*TASK GOAL:* Retype all of the records below word for word, changing nothing.

Records from a dataset:
──────

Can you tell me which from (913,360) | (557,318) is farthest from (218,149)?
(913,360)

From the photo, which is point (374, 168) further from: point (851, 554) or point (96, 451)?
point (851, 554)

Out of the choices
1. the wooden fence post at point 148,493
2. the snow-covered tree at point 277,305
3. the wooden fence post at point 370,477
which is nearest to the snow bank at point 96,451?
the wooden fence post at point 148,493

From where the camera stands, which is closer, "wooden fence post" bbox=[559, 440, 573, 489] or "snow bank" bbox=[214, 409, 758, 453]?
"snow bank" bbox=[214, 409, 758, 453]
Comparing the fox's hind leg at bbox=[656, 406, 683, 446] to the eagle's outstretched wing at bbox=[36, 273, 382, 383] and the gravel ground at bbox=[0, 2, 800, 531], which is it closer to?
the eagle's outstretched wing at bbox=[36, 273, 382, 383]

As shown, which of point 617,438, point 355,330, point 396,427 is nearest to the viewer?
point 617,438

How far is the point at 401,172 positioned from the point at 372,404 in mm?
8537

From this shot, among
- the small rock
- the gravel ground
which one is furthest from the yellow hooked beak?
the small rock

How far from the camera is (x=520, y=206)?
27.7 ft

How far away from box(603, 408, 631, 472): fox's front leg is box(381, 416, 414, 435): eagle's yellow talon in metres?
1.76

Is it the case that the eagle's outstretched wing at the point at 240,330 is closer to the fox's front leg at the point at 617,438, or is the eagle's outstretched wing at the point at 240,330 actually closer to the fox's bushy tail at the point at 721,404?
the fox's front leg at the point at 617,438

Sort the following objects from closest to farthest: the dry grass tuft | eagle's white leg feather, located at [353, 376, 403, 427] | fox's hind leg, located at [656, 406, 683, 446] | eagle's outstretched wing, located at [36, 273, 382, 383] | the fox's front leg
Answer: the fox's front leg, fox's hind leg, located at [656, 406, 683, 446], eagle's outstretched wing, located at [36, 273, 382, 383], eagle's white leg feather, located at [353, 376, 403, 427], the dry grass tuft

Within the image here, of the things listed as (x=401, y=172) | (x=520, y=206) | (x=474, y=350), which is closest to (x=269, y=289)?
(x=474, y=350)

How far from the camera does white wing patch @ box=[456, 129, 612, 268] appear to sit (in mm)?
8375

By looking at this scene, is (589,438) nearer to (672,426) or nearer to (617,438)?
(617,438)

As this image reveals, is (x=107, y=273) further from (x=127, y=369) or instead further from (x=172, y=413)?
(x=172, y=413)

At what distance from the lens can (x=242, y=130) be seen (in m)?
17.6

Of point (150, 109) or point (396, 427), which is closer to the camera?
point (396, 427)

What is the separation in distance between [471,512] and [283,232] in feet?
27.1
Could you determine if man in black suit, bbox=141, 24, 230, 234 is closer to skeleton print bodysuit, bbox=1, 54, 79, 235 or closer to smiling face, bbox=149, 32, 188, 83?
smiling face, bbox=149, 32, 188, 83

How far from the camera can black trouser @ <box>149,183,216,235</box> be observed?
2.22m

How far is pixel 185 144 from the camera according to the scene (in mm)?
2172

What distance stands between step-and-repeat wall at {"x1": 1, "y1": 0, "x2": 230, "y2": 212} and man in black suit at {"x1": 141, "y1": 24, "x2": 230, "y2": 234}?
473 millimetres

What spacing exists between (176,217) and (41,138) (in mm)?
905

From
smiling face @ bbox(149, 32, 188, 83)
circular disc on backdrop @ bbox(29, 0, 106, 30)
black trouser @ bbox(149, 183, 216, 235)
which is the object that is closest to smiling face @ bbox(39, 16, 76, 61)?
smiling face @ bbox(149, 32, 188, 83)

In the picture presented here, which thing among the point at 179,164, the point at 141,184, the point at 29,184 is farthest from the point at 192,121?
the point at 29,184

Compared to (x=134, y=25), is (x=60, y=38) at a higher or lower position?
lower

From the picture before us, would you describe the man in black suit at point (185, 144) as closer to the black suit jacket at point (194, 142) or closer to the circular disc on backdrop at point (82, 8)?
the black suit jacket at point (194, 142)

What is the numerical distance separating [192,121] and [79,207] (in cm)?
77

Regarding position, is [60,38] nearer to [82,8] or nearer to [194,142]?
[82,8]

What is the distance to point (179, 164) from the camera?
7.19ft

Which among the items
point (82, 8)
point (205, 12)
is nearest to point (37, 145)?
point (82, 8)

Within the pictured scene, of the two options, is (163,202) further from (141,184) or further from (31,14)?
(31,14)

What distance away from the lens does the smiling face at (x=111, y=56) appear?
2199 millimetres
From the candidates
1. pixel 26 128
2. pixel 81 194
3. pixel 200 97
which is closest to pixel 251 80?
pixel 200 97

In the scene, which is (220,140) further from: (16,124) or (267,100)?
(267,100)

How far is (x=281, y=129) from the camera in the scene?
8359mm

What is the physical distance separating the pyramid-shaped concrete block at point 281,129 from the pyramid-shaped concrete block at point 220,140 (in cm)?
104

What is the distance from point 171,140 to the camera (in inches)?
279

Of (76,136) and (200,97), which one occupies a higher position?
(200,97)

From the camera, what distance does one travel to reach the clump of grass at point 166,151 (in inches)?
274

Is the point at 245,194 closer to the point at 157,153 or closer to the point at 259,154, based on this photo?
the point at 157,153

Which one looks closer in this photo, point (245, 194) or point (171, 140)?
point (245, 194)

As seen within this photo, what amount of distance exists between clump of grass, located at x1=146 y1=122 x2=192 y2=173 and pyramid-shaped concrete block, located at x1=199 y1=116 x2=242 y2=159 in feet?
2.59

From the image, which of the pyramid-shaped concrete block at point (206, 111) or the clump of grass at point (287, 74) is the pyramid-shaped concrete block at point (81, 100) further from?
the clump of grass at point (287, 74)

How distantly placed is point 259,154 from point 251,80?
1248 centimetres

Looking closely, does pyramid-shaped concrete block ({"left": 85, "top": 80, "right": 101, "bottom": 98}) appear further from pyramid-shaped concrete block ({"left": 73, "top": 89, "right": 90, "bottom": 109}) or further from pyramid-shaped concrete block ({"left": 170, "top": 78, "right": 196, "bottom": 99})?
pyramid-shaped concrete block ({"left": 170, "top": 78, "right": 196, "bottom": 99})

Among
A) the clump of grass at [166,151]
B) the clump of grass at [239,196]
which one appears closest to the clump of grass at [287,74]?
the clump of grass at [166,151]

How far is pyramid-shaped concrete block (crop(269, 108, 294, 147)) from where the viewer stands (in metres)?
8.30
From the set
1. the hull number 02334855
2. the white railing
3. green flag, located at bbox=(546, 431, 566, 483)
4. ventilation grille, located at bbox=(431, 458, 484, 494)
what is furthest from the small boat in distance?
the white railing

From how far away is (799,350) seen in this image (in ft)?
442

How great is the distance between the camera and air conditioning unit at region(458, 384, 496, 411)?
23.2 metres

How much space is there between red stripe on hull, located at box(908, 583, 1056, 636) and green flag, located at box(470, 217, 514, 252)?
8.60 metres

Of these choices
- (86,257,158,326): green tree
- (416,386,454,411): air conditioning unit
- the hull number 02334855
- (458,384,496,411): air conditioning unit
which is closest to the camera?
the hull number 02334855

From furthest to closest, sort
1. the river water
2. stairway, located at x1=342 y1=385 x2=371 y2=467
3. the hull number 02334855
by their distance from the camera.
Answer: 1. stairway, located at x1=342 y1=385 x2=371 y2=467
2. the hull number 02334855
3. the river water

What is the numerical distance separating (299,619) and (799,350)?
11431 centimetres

──────

*FINAL ANSWER:*
Can you tell me which from (913,360) | (557,318) is farthest from (218,149)?
(913,360)

From the photo, which is point (374, 168) further from: point (851, 554) or point (96, 451)?
point (851, 554)

Out of the choices
1. the wooden fence post at point 148,493
2. the snow-covered tree at point 277,305
3. the wooden fence post at point 370,477
which is nearest to the snow bank at point 96,451?
the wooden fence post at point 148,493

From where the camera stands, which is closer, "wooden fence post" bbox=[559, 440, 573, 489] or "snow bank" bbox=[214, 409, 758, 453]?
"snow bank" bbox=[214, 409, 758, 453]
Comparing the fox's hind leg at bbox=[656, 406, 683, 446] to the eagle's outstretched wing at bbox=[36, 273, 382, 383] and the gravel ground at bbox=[0, 2, 800, 531], which is it closer to?
the eagle's outstretched wing at bbox=[36, 273, 382, 383]

As shown, which of point 617,438, point 355,330, point 396,427 is nearest to the viewer?
point 617,438

How far is the point at 401,172 positioned from the point at 372,404 in mm?
8537

From this shot, among
- the small rock
- the gravel ground
which one is furthest from the yellow hooked beak?
the small rock

How far from the camera is (x=520, y=206)?
27.7 ft

How far away from box(603, 408, 631, 472): fox's front leg is box(381, 416, 414, 435): eagle's yellow talon in metres?
1.76

Is it the case that the eagle's outstretched wing at the point at 240,330 is closer to the fox's front leg at the point at 617,438, or is the eagle's outstretched wing at the point at 240,330 actually closer to the fox's bushy tail at the point at 721,404?
the fox's front leg at the point at 617,438

Sort the following objects from closest to farthest: the dry grass tuft | eagle's white leg feather, located at [353, 376, 403, 427] | fox's hind leg, located at [656, 406, 683, 446] | eagle's outstretched wing, located at [36, 273, 382, 383] | the fox's front leg
Answer: the fox's front leg, fox's hind leg, located at [656, 406, 683, 446], eagle's outstretched wing, located at [36, 273, 382, 383], eagle's white leg feather, located at [353, 376, 403, 427], the dry grass tuft

Within the image here, of the things listed as (x=401, y=172) | (x=520, y=206) | (x=474, y=350), which is closest to (x=269, y=289)?
(x=474, y=350)

How far from the camera does white wing patch @ box=[456, 129, 612, 268] appear to sit (in mm)?
8375

By looking at this scene, is (589,438) nearer to (672,426) or nearer to (617,438)?
(617,438)

As this image reveals, is (x=107, y=273) further from (x=127, y=369) or instead further from (x=172, y=413)?
(x=172, y=413)

At what distance from the lens can (x=242, y=130) be seen (in m)?
17.6

Of point (150, 109) or point (396, 427), which is closer to the camera?
point (396, 427)

What is the separation in distance between [471,512] and [283,232] in feet?
27.1
Could you determine if man in black suit, bbox=141, 24, 230, 234 is closer to skeleton print bodysuit, bbox=1, 54, 79, 235 or closer to smiling face, bbox=149, 32, 188, 83?
smiling face, bbox=149, 32, 188, 83

How far from the camera can black trouser @ <box>149,183,216,235</box> be observed?
2.22m

How far is pixel 185 144 from the camera according to the scene (in mm)?
2172

What distance stands between step-and-repeat wall at {"x1": 1, "y1": 0, "x2": 230, "y2": 212} and man in black suit at {"x1": 141, "y1": 24, "x2": 230, "y2": 234}?
473 millimetres

What spacing exists between (176,217) and (41,138) (in mm)?
905

From
smiling face @ bbox(149, 32, 188, 83)
circular disc on backdrop @ bbox(29, 0, 106, 30)
black trouser @ bbox(149, 183, 216, 235)
which is the object that is closest to smiling face @ bbox(39, 16, 76, 61)?
smiling face @ bbox(149, 32, 188, 83)

In the picture presented here, which thing among the point at 179,164, the point at 141,184, the point at 29,184 is farthest from the point at 192,121?
the point at 29,184

Compared to (x=134, y=25), is (x=60, y=38) at a higher or lower position?
lower

From the picture before us, would you describe the man in black suit at point (185, 144) as closer to the black suit jacket at point (194, 142) or closer to the circular disc on backdrop at point (82, 8)?
the black suit jacket at point (194, 142)

What is the numerical distance separating [192,121] and [79,207] (in cm)?
77

Regarding position, is [60,38] nearer to [82,8] or nearer to [194,142]?
[82,8]

What is the distance to point (179, 164) from the camera?
7.19ft

Which among the items
point (82, 8)
point (205, 12)
is nearest to point (37, 145)?
point (82, 8)

Within the pictured scene, of the two options, is (163,202) further from (141,184) or further from (31,14)?
(31,14)

What distance away from the lens does the smiling face at (x=111, y=56) appear?
2199 millimetres
From the candidates
1. pixel 26 128
2. pixel 81 194
3. pixel 200 97
which is closest to pixel 251 80?
pixel 200 97

In the scene, which is (220,140) further from: (16,124) or (267,100)?
(267,100)

How far is (x=281, y=129) from the camera in the scene?
8359mm

What is the physical distance separating the pyramid-shaped concrete block at point 281,129 from the pyramid-shaped concrete block at point 220,140 (in cm)?
104

What is the distance from point 171,140 to the camera (in inches)?
279

Of (76,136) and (200,97), which one occupies a higher position?
(200,97)

From the camera, what distance does one travel to reach the clump of grass at point 166,151 (in inches)?
274

Is the point at 245,194 closer to the point at 157,153 or closer to the point at 259,154, based on this photo?
the point at 157,153

Which one looks closer in this photo, point (245, 194) or point (171, 140)?
point (245, 194)

As seen within this photo, what amount of distance exists between clump of grass, located at x1=146 y1=122 x2=192 y2=173 and pyramid-shaped concrete block, located at x1=199 y1=116 x2=242 y2=159 in feet?
2.59

From the image, which of the pyramid-shaped concrete block at point (206, 111) or the clump of grass at point (287, 74) is the pyramid-shaped concrete block at point (81, 100) further from?
the clump of grass at point (287, 74)

How distantly placed is point 259,154 from point 251,80?
1248 centimetres

Looking closely, does pyramid-shaped concrete block ({"left": 85, "top": 80, "right": 101, "bottom": 98}) appear further from pyramid-shaped concrete block ({"left": 73, "top": 89, "right": 90, "bottom": 109}) or further from pyramid-shaped concrete block ({"left": 170, "top": 78, "right": 196, "bottom": 99})?
pyramid-shaped concrete block ({"left": 170, "top": 78, "right": 196, "bottom": 99})

Among
A) the clump of grass at [166,151]
B) the clump of grass at [239,196]
which one appears closest to the clump of grass at [287,74]?
the clump of grass at [166,151]

How far is pyramid-shaped concrete block (crop(269, 108, 294, 147)) from where the viewer stands (in metres)?
8.30
From the set
1. the hull number 02334855
2. the white railing
3. green flag, located at bbox=(546, 431, 566, 483)
4. ventilation grille, located at bbox=(431, 458, 484, 494)
what is furthest from the small boat in distance?
the white railing

From how far away is (799,350) seen in this image (in ft)?
442

How great is the distance between the camera and air conditioning unit at region(458, 384, 496, 411)?
23.2 metres

How much space is there between red stripe on hull, located at box(908, 583, 1056, 636) and green flag, located at box(470, 217, 514, 252)?
8.60 metres

Of these choices
- (86,257,158,326): green tree
- (416,386,454,411): air conditioning unit
- the hull number 02334855
- (458,384,496,411): air conditioning unit
which is closest to the camera?
the hull number 02334855

From furthest to closest, sort
1. the river water
2. stairway, located at x1=342 y1=385 x2=371 y2=467
3. the hull number 02334855
by their distance from the camera.
Answer: 1. stairway, located at x1=342 y1=385 x2=371 y2=467
2. the hull number 02334855
3. the river water

What is the numerical distance separating (299,619) and (799,350)?
11431 centimetres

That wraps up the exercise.